Supplied data:
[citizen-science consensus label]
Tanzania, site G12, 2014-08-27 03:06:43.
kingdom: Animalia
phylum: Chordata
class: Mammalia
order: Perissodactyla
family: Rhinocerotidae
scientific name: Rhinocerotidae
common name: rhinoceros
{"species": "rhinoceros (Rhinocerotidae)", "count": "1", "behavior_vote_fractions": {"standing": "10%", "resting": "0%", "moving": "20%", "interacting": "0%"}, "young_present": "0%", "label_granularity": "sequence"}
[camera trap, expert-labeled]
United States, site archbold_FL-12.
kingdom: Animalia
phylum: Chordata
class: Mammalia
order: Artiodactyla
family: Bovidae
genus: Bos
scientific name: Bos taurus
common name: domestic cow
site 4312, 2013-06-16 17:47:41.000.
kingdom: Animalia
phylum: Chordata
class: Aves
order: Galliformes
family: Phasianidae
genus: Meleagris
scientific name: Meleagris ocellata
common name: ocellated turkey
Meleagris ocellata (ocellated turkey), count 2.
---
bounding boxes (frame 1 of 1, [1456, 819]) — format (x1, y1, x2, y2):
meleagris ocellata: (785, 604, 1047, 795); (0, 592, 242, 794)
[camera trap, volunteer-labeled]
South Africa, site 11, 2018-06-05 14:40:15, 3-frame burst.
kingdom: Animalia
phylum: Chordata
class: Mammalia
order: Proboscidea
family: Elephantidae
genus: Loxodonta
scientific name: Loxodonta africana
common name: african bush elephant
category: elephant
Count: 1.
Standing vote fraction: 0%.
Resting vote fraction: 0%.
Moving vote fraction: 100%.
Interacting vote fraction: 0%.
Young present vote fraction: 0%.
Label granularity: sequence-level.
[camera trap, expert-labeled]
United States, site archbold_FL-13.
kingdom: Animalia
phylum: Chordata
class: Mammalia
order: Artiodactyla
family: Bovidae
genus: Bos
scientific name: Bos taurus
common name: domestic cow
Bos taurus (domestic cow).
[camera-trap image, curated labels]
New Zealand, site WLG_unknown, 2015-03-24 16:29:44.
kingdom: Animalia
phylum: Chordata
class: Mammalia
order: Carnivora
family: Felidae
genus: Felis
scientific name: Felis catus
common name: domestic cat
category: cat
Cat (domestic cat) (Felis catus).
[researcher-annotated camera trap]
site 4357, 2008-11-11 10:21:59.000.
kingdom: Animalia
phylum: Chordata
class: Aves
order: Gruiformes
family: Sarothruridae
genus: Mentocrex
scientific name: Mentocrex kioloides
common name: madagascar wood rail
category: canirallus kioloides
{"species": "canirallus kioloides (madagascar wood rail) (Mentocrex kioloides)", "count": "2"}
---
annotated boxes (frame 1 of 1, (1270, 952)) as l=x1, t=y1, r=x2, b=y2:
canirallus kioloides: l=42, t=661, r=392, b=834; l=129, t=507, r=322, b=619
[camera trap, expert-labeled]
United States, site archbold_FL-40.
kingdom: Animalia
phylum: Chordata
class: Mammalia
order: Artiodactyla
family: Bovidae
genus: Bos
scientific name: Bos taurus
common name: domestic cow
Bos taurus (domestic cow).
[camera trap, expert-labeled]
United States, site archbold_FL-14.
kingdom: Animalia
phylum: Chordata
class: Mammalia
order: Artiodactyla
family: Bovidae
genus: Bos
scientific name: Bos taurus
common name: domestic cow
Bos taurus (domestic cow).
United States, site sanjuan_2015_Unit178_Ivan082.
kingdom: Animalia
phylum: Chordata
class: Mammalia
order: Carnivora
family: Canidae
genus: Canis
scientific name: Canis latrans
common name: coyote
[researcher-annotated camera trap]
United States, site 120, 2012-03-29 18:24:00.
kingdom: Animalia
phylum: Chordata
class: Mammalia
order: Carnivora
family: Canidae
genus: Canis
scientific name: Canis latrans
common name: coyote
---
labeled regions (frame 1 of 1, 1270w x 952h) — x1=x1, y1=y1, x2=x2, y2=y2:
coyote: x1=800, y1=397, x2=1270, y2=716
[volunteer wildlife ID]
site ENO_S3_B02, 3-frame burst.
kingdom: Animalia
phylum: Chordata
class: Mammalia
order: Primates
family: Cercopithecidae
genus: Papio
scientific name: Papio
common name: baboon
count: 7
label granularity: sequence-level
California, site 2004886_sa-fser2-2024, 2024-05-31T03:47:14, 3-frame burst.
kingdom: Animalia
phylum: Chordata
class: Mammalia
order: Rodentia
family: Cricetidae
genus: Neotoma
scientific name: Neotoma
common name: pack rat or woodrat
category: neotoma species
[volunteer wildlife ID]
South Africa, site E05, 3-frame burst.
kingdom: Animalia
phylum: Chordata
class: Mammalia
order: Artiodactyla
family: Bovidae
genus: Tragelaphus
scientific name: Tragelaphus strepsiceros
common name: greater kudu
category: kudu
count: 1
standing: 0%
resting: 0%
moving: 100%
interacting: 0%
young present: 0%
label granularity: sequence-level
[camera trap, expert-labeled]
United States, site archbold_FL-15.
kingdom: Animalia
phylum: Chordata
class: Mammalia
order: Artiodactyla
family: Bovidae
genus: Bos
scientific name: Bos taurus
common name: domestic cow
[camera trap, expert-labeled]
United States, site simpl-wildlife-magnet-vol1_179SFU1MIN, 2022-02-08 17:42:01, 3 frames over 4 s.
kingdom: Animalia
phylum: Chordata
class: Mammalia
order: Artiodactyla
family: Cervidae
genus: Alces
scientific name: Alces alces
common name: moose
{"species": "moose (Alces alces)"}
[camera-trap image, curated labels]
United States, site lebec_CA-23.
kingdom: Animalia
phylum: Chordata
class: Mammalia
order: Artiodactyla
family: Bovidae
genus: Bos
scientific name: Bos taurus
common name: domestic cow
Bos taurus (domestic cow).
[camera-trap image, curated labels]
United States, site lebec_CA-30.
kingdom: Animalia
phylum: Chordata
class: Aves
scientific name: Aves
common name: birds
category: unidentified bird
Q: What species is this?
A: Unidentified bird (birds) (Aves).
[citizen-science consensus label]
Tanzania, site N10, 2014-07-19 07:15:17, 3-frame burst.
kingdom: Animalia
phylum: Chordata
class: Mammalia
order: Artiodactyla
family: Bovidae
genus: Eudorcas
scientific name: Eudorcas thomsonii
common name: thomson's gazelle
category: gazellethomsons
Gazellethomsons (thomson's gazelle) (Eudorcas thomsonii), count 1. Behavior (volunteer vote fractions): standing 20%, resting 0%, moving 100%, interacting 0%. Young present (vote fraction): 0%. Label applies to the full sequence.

Directions for this task: Return the whole listing, keeping every line exactly as it is.

Response to the exercise:
[citizen-science consensus label]
Tanzania, site G12, 2014-08-27 03:06:43.
kingdom: Animalia
phylum: Chordata
class: Mammalia
order: Perissodactyla
family: Rhinocerotidae
scientific name: Rhinocerotidae
common name: rhinoceros
{"species": "rhinoceros (Rhinocerotidae)", "count": "1", "behavior_vote_fractions": {"standing": "10%", "resting": "0%", "moving": "20%", "interacting": "0%"}, "young_present": "0%", "label_granularity": "sequence"}
[camera trap, expert-labeled]
United States, site archbold_FL-12.
kingdom: Animalia
phylum: Chordata
class: Mammalia
order: Artiodactyla
family: Bovidae
genus: Bos
scientific name: Bos taurus
common name: domestic cow
site 4312, 2013-06-16 17:47:41.000.
kingdom: Animalia
phylum: Chordata
class: Aves
order: Galliformes
family: Phasianidae
genus: Meleagris
scientific name: Meleagris ocellata
common name: ocellated turkey
Meleagris ocellata (ocellated turkey), count 2.
---
bounding boxes (frame 1 of 1, [1456, 819]) — format (x1, y1, x2, y2):
meleagris ocellata: (785, 604, 1047, 795); (0, 592, 242, 794)
[camera trap, volunteer-labeled]
South Africa, site 11, 2018-06-05 14:40:15, 3-frame burst.
kingdom: Animalia
phylum: Chordata
class: Mammalia
order: Proboscidea
family: Elephantidae
genus: Loxodonta
scientific name: Loxodonta africana
common name: african bush elephant
category: elephant
Count: 1.
Standing vote fraction: 0%.
Resting vote fraction: 0%.
Moving vote fraction: 100%.
Interacting vote fraction: 0%.
Young present vote fraction: 0%.
Label granularity: sequence-level.
[camera trap, expert-labeled]
United States, site archbold_FL-13.
kingdom: Animalia
phylum: Chordata
class: Mammalia
order: Artiodactyla
family: Bovidae
genus: Bos
scientific name: Bos taurus
common name: domestic cow
Bos taurus (domestic cow).
[camera-trap image, curated labels]
New Zealand, site WLG_unknown, 2015-03-24 16:29:44.
kingdom: Animalia
phylum: Chordata
class: Mammalia
order: Carnivora
family: Felidae
genus: Felis
scientific name: Felis catus
common name: domestic cat
category: cat
Cat (domestic cat) (Felis catus).
[researcher-annotated camera trap]
site 4357, 2008-11-11 10:21:59.000.
kingdom: Animalia
phylum: Chordata
class: Aves
order: Gruiformes
family: Sarothruridae
genus: Mentocrex
scientific name: Mentocrex kioloides
common name: madagascar wood rail
category: canirallus kioloides
{"species": "canirallus kioloides (madagascar wood rail) (Mentocrex kioloides)", "count": "2"}
---
annotated boxes (frame 1 of 1, (1270, 952)) as l=x1, t=y1, r=x2, b=y2:
canirallus kioloides: l=42, t=661, r=392, b=834; l=129, t=507, r=322, b=619
[camera trap, expert-labeled]
United States, site archbold_FL-40.
kingdom: Animalia
phylum: Chordata
class: Mammalia
order: Artiodactyla
family: Bovidae
genus: Bos
scientific name: Bos taurus
common name: domestic cow
Bos taurus (domestic cow).
[camera trap, expert-labeled]
United States, site archbold_FL-14.
kingdom: Animalia
phylum: Chordata
class: Mammalia
order: Artiodactyla
family: Bovidae
genus: Bos
scientific name: Bos taurus
common name: domestic cow
Bos taurus (domestic cow).
United States, site sanjuan_2015_Unit178_Ivan082.
kingdom: Animalia
phylum: Chordata
class: Mammalia
order: Carnivora
family: Canidae
genus: Canis
scientific name: Canis latrans
common name: coyote
[researcher-annotated camera trap]
United States, site 120, 2012-03-29 18:24:00.
kingdom: Animalia
phylum: Chordata
class: Mammalia
order: Carnivora
family: Canidae
genus: Canis
scientific name: Canis latrans
common name: coyote
---
labeled regions (frame 1 of 1, 1270w x 952h) — x1=x1, y1=y1, x2=x2, y2=y2:
coyote: x1=800, y1=397, x2=1270, y2=716
[volunteer wildlife ID]
site ENO_S3_B02, 3-frame burst.
kingdom: Animalia
phylum: Chordata
class: Mammalia
order: Primates
family: Cercopithecidae
genus: Papio
scientific name: Papio
common name: baboon
count: 7
label granularity: sequence-level
California, site 2004886_sa-fser2-2024, 2024-05-31T03:47:14, 3-frame burst.
kingdom: Animalia
phylum: Chordata
class: Mammalia
order: Rodentia
family: Cricetidae
genus: Neotoma
scientific name: Neotoma
common name: pack rat or woodrat
category: neotoma species
[volunteer wildlife ID]
South Africa, site E05, 3-frame burst.
kingdom: Animalia
phylum: Chordata
class: Mammalia
order: Artiodactyla
family: Bovidae
genus: Tragelaphus
scientific name: Tragelaphus strepsiceros
common name: greater kudu
category: kudu
count: 1
standing: 0%
resting: 0%
moving: 100%
interacting: 0%
young present: 0%
label granularity: sequence-level
[camera trap, expert-labeled]
United States, site archbold_FL-15.
kingdom: Animalia
phylum: Chordata
class: Mammalia
order: Artiodactyla
family: Bovidae
genus: Bos
scientific name: Bos taurus
common name: domestic cow
[camera trap, expert-labeled]
United States, site simpl-wildlife-magnet-vol1_179SFU1MIN, 2022-02-08 17:42:01, 3 frames over 4 s.
kingdom: Animalia
phylum: Chordata
class: Mammalia
order: Artiodactyla
family: Cervidae
genus: Alces
scientific name: Alces alces
common name: moose
{"species": "moose (Alces alces)"}
[camera-trap image, curated labels]
United States, site lebec_CA-23.
kingdom: Animalia
phylum: Chordata
class: Mammalia
order: Artiodactyla
family: Bovidae
genus: Bos
scientific name: Bos taurus
common name: domestic cow
Bos taurus (domestic cow).
[camera-trap image, curated labels]
United States, site lebec_CA-30.
kingdom: Animalia
phylum: Chordata
class: Aves
scientific name: Aves
common name: birds
category: unidentified bird
Q: What species is this?
A: Unidentified bird (birds) (Aves).
[citizen-science consensus label]
Tanzania, site N10, 2014-07-19 07:15:17, 3-frame burst.
kingdom: Animalia
phylum: Chordata
class: Mammalia
order: Artiodactyla
family: Bovidae
genus: Eudorcas
scientific name: Eudorcas thomsonii
common name: thomson's gazelle
category: gazellethomsons
Gazellethomsons (thomson's gazelle) (Eudorcas thomsonii), count 1. Behavior (volunteer vote fractions): standing 20%, resting 0%, moving 100%, interacting 0%. Young present (vote fraction): 0%. Label applies to the full sequence.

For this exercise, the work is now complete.